Students encouraged to attend self-defense seminar

Archana Chandrupatla

Leslie D. Smith is a freshman who goes to class like everyone else, studies like everyone else, hangs out with her friends like everyone else and generally leads a normal college life.

Looking at this petite, sweet-faced girl, one would never guess that she is someone the average person would not want to pick a fight with.

Smith is an instructor at a self-defense seminar being sponsored by various campus organizations, such as the Multicultural Action Group, the Union Drive Association’s education/diversity committee, Phi Beta Sigma fraternity, the boxing club and Kappa Kappa Psi fraternity. The seminar is being held at tonight at 8:15 in Chessman Lounge of Helser Hall.

Smith is a first-degree black belt in USA shudokan karate and a sixth-degree green sash in Tai-Wei Kusodo kung-fu.

“My father owns a karate school, so ever since I was little, I learned the different moves,” she said. “He’s had the school for about eight years and I have taught classes in it for about six years. I was training before he opened the school, and I have been training and teaching since then.”

The objective of the class is to teach people, especially women, different moves they can use to defend themselves.

“For example, on a college campus, only 10 percent of rape victims actually fight back, and in 90 percent of the cases, the man is unarmed. So the class is designed to help women be aware of their own self-worth and confidence and fight back,” said Dee Mitchell, senior in computer engineering.

Mitchell, vice president of MCAG, is a second-degree black belt in kenpo karate and has also trained in southern-style kung fu, win chung and tae kwon do.

Others helping out with the seminar are Bill Sears and Olusegun Coker. Sears, senior in computer engineering, is affiliated with Kappa Kappa Psi and Tau Beta Sigma fraternities. He is a black belt in tae-kwon do and has been training in southern-style kung fu.

Coker, senior in zoology, also has a first-degree black belt in tae kwon do and has been training in hapkido.

This diverse knowledge in the various martial arts will be an advantage to the women who attend this seminar, Smith said.

“The women who come to this will benefit greatly because you get the advantage of the different styles of the arts,” she said. “One person will know certain grabs and styles that another would never think of.”

Coker said they plan to teach basic moves from every art.

And students do not have to be as fit as their instructors to learn how to fight back when it counts.

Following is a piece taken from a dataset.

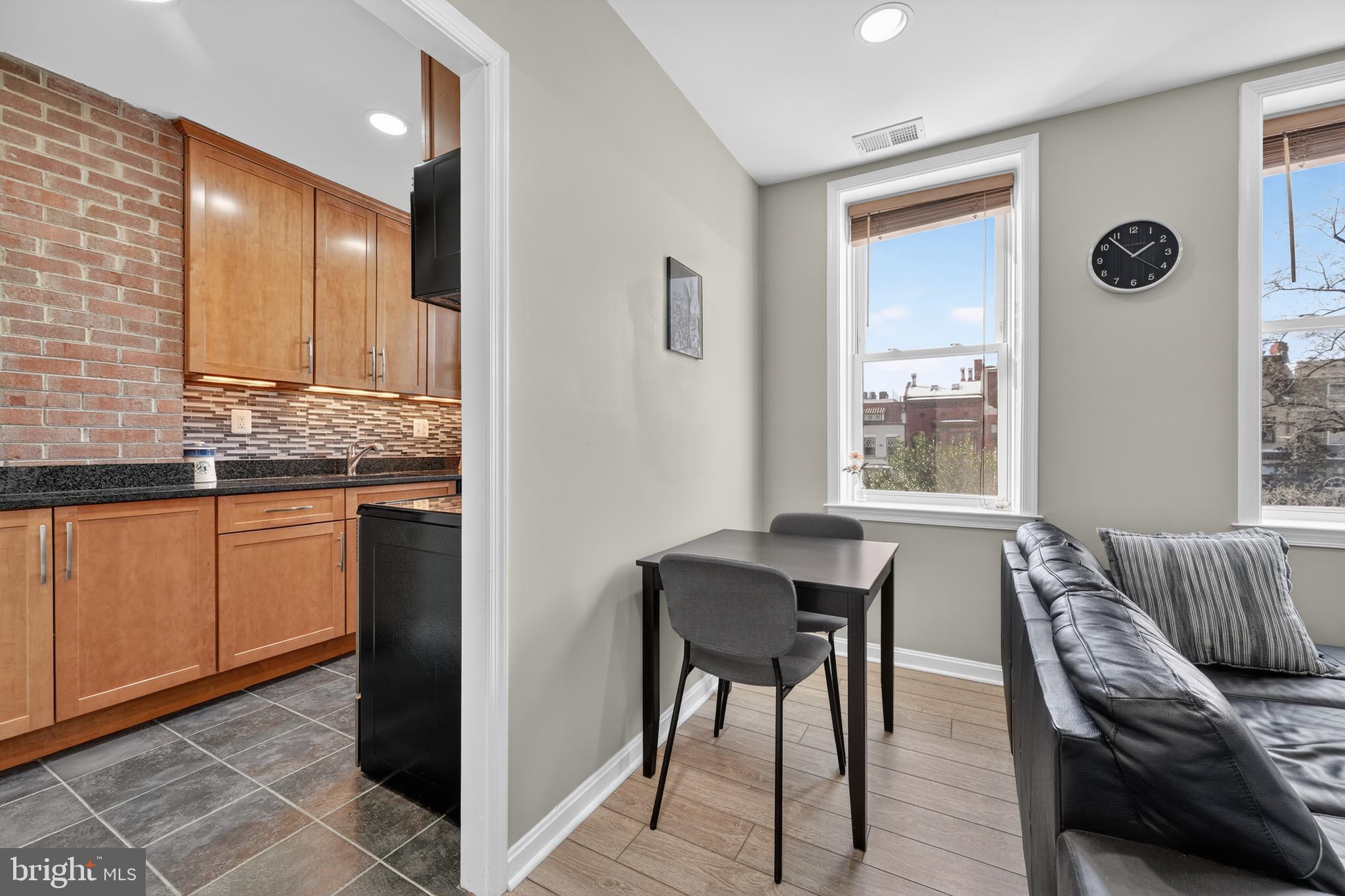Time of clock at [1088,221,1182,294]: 1:53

“Physical shape and gender have nothing to do with it,” Smith said. “If you have a good instructor, you can learn anything.”

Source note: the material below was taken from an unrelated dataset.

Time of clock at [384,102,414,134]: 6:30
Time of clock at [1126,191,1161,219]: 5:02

The instructors said the seminar will not teach people every martial art move, but it will teach people, whether weak or strong, big or small, how to use their bodies to defend themselves when it counts.

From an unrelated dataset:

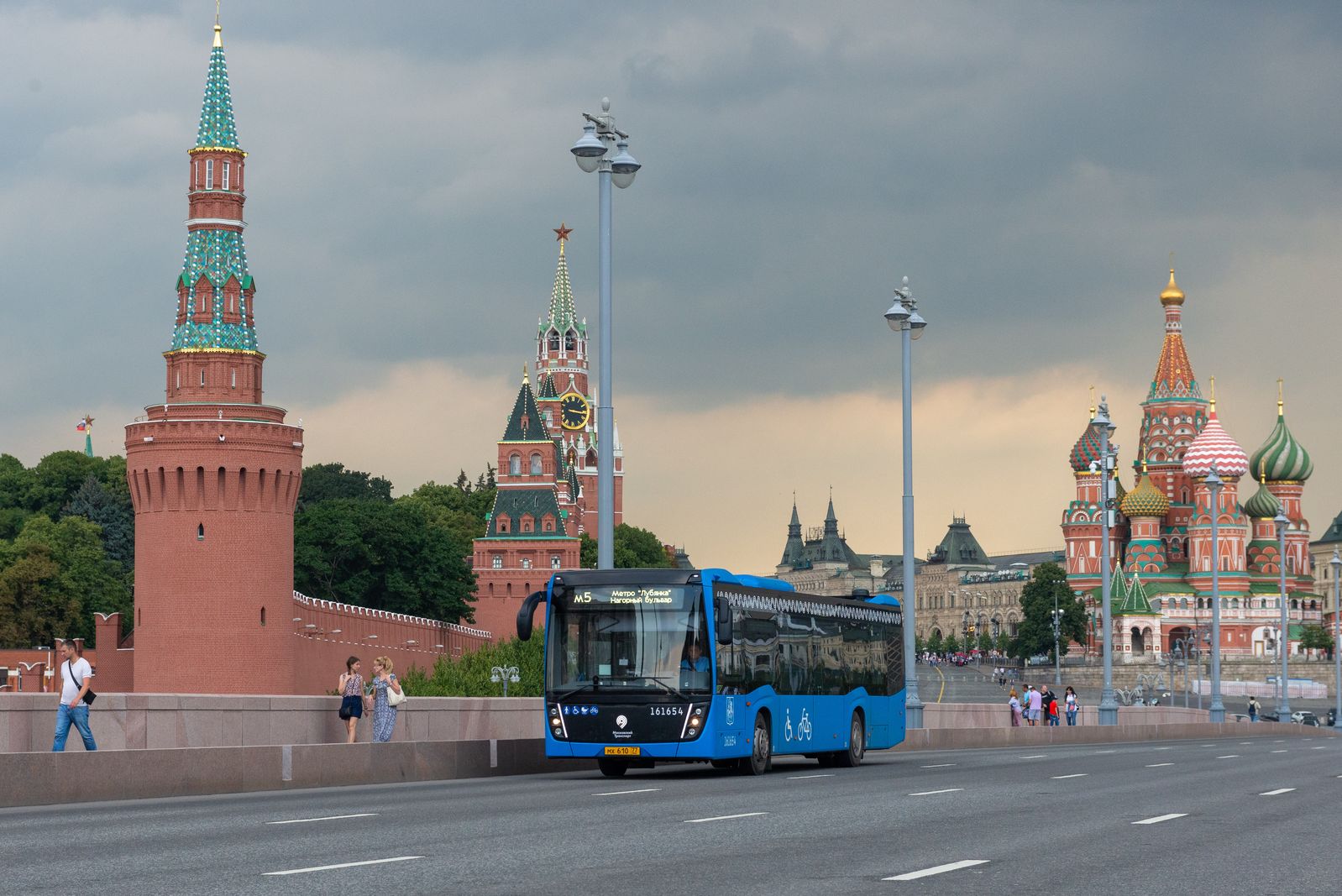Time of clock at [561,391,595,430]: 3:16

“It’s not that they’re taking a specific style,” Smith said. “They are learning how to defend themselves on the street.”

The instructors said participants of the seminar can be assured that they will walk away with hands-on experience. Smith said participants will practice and perform martial art techniques on demonstrators.

“I want women to first see what it’s like to hit a man in the flesh, so that they can at least let go of some of their inhibitions,” Smith said.

Besides the physical advantages of their extensive training in the martial arts, the four instructors said they benefit the most from the self-discipline they’ve obtained.

“As a student, you are taught a lot of self-discipline and self-control. That’s one of the first things you are taught,” Mitchell said.

Sears agreed.

“It’s all about what you know, not what rank you are,” he said. “You never stop learning.”

Besides teaching self-defense, the class was organized to promote other objectives as well.

“To coordinate with Veishea’s theme, ‘Time for Change,’ we decided to name the program ‘Fight for Change’ as a step in the fight against violence,” said Shannon Sandholm, vice-president of the UDA Senate education/diversity committee.

“We’d like to show [ISU President Martin Jischke] and Thomas Hill, [vice president for student affairs,] that we are taking action in making this year’s Veishea celebration better and safer for students,” she said.

Sandholm also has personal motives for being enthusiastic about the seminar.

“Being attacked is scary,” she said. “I know from experience. I’m just glad I was prepared and confident to handle the situation.”

Smith encourages everyone to attend the seminar. She said the program is filled with techniques, tips and discussion about preventing and assessing violence.

There will also be prizes given away at the seminar for the organization or residence hall house with the highest attendance.